## JOUW OPDRACHT
Schrijf het persbericht hieronder over de luizenplaag in bomen verder, aansluitend op de laatste zin.

====== TEKSTGEDEELTE

Staatsbosbeheer

persbericht van de bomenstichting, 4 juni 2004

Het voorjaar van 2004 lijkt zeer gunstig uit te pakken voor de natuur: bomen en struiken groeien en bloeien uitbundig. Helaas geldt dit jaar hetzelfde voor allerlei insecten, zoals spinselmotten, schuimcicaden (spuugbeestjes) en vooral luizen, die profiteren van de weelderige plantengroei. Bladeren van lindes, beuken, esdoorns en andere soorten glanzen van de uitwerpselen van de luizen (honingdauw) en onder de bomen plakt alles.

Binnenkort zal de roetdauwschimmel zich in de honingdauw vestigen en wordt alles, wat onder een boom staat, ook nog zwart. De bomen hebben geen onherstelbare last van de luizen, maar omwonenden des te meer. De Bomenstichting waarschuwt tegen het gebruik van gif en raadt aan het verloop van de plaag zoveel mogelijk aan de natuur over te laten.

============
====== GEGEVENS

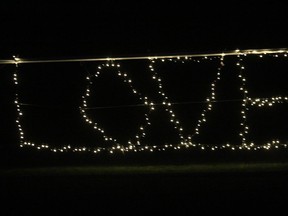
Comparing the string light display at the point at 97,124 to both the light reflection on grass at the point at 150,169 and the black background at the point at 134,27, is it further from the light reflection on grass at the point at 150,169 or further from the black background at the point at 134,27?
the light reflection on grass at the point at 150,169

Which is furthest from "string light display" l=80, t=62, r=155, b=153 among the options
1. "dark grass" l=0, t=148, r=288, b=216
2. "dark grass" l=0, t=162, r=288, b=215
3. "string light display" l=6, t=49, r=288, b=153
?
"dark grass" l=0, t=162, r=288, b=215

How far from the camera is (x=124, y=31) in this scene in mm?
4336

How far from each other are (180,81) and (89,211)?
197 centimetres

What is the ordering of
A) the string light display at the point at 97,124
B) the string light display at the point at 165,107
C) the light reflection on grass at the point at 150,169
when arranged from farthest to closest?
the string light display at the point at 97,124 → the string light display at the point at 165,107 → the light reflection on grass at the point at 150,169

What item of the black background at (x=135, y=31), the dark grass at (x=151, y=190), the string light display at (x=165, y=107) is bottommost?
the dark grass at (x=151, y=190)

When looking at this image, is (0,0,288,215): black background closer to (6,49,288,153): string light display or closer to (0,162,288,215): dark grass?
(6,49,288,153): string light display

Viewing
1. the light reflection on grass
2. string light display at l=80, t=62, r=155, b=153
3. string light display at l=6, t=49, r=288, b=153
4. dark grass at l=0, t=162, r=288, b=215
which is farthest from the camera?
string light display at l=80, t=62, r=155, b=153

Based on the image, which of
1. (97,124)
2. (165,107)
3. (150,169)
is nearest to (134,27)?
(165,107)

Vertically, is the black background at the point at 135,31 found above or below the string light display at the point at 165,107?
above

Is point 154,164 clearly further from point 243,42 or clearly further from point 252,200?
point 243,42

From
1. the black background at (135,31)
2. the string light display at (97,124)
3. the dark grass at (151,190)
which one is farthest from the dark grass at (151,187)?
the string light display at (97,124)

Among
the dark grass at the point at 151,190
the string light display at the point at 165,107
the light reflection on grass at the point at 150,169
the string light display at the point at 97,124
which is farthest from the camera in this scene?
the string light display at the point at 97,124

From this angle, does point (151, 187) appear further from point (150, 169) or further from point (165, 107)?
point (165, 107)

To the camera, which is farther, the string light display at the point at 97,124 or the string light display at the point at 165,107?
the string light display at the point at 97,124
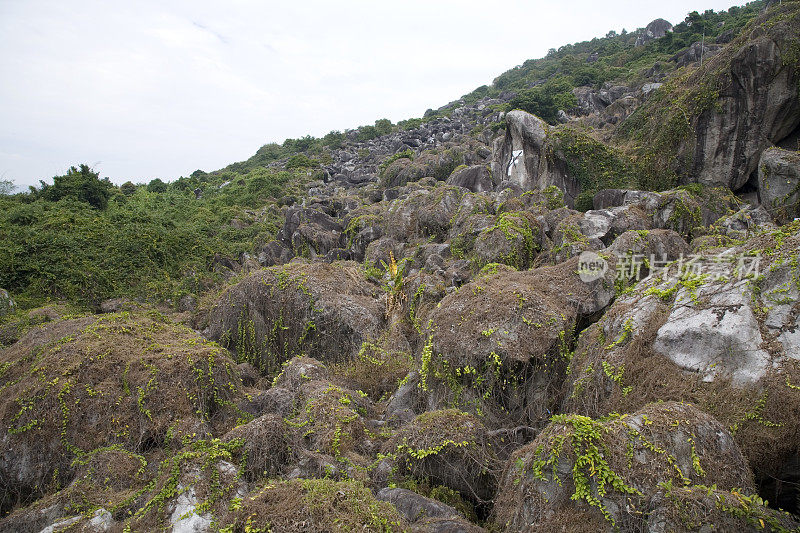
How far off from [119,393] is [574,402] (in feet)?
24.5

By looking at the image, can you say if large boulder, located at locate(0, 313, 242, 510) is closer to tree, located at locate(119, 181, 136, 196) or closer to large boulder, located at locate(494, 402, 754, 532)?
large boulder, located at locate(494, 402, 754, 532)

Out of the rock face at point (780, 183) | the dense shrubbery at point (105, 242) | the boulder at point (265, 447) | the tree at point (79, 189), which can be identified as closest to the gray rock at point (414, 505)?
the boulder at point (265, 447)

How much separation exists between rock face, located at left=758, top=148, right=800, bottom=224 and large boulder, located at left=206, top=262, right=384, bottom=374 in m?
11.1

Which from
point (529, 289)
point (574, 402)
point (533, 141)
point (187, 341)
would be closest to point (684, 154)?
point (533, 141)

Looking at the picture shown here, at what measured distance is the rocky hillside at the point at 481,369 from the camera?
15.4 feet

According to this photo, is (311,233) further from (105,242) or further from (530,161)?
(530,161)

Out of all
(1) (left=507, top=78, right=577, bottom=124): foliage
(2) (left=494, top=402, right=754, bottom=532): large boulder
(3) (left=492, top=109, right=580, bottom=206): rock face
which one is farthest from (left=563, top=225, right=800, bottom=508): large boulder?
(1) (left=507, top=78, right=577, bottom=124): foliage

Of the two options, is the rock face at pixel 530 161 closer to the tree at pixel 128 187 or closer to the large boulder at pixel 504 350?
the large boulder at pixel 504 350

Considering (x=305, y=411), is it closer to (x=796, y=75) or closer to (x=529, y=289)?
(x=529, y=289)

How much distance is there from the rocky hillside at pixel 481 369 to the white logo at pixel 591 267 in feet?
0.13

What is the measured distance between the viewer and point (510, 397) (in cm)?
761

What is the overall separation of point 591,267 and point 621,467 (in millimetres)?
5402

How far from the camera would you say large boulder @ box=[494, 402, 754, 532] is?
415 cm

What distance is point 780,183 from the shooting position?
12.9 metres
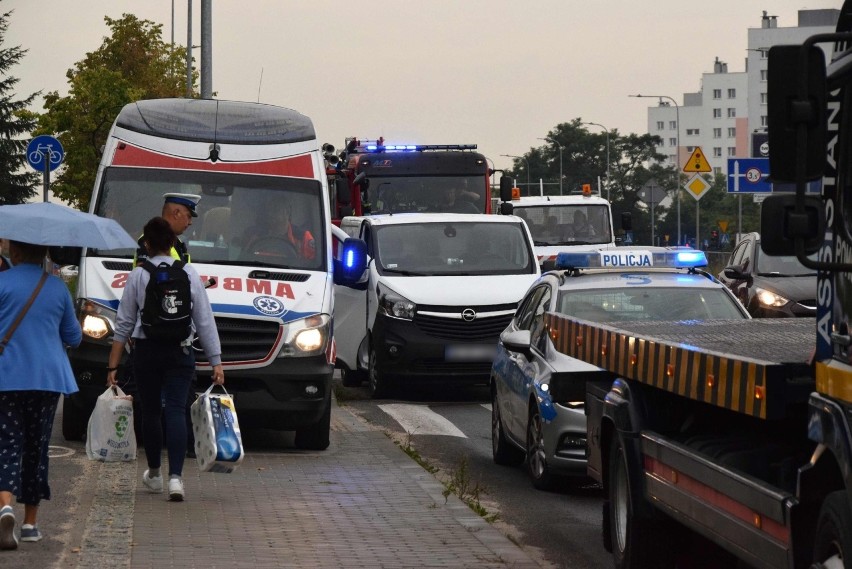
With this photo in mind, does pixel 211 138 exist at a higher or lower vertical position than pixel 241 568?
higher

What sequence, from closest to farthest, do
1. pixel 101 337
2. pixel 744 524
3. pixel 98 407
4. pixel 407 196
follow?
pixel 744 524 < pixel 98 407 < pixel 101 337 < pixel 407 196

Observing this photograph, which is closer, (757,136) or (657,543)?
(657,543)

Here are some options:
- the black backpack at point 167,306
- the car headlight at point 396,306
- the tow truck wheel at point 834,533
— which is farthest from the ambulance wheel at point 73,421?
the tow truck wheel at point 834,533

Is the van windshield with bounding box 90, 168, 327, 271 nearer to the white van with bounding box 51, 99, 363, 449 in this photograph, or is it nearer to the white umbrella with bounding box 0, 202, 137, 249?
the white van with bounding box 51, 99, 363, 449

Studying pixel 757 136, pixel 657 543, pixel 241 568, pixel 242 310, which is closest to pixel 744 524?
pixel 657 543

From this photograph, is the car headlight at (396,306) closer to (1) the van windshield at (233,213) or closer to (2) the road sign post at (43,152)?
(1) the van windshield at (233,213)

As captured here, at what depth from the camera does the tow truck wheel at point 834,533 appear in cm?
470

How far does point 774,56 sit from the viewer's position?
15.5 ft

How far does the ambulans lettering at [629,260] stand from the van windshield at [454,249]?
5378 mm

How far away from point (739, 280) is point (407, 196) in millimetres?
6858

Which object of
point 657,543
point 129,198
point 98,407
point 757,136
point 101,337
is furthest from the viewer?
point 757,136

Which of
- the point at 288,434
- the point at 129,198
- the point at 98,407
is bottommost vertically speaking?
the point at 288,434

============

## JOUW ANTWOORD
Het probleem
Veel straat- en laanbomen, zoals diverse linde- en esdoornsoorten, zijn een aantrekkelijke gastheer voor luizen, die de plantensappen opzuigen en daarna zoete druppels uitscheiden. Deze honingdauw is een plakkerige substantie, die natuurlijk op alles terechtkomt dat enige tijd onder de boom aanwezig is: wegdek, autos, meubilair, planten, schilderwerk, enzovoort. De luizen doen hun gastheer meestal niet veel kwaad. Wanneer de honingdauw even blijft zitten vestigt de zwarte roetdauwschimmel zich erop. Vooral autobezitters, maar ook huis- en tuineigenaren en uitbaters van caféterrassen, hebben daar last van. In ernstige gevallen eisen sommige mensen liever het rooien van een volwassen lindelaan dan dat ze de overlast verdragen. Vermeende schade aan autolak leidt tot schadeclaims.

Het gaat weer over

* Honingdauw met of zonder roetdauwschimmel maakt wel alles onder de boom vies, maar richt, voor zover bekend geen echte schade aan. De plakkerigheid kan overal afgewassen worden.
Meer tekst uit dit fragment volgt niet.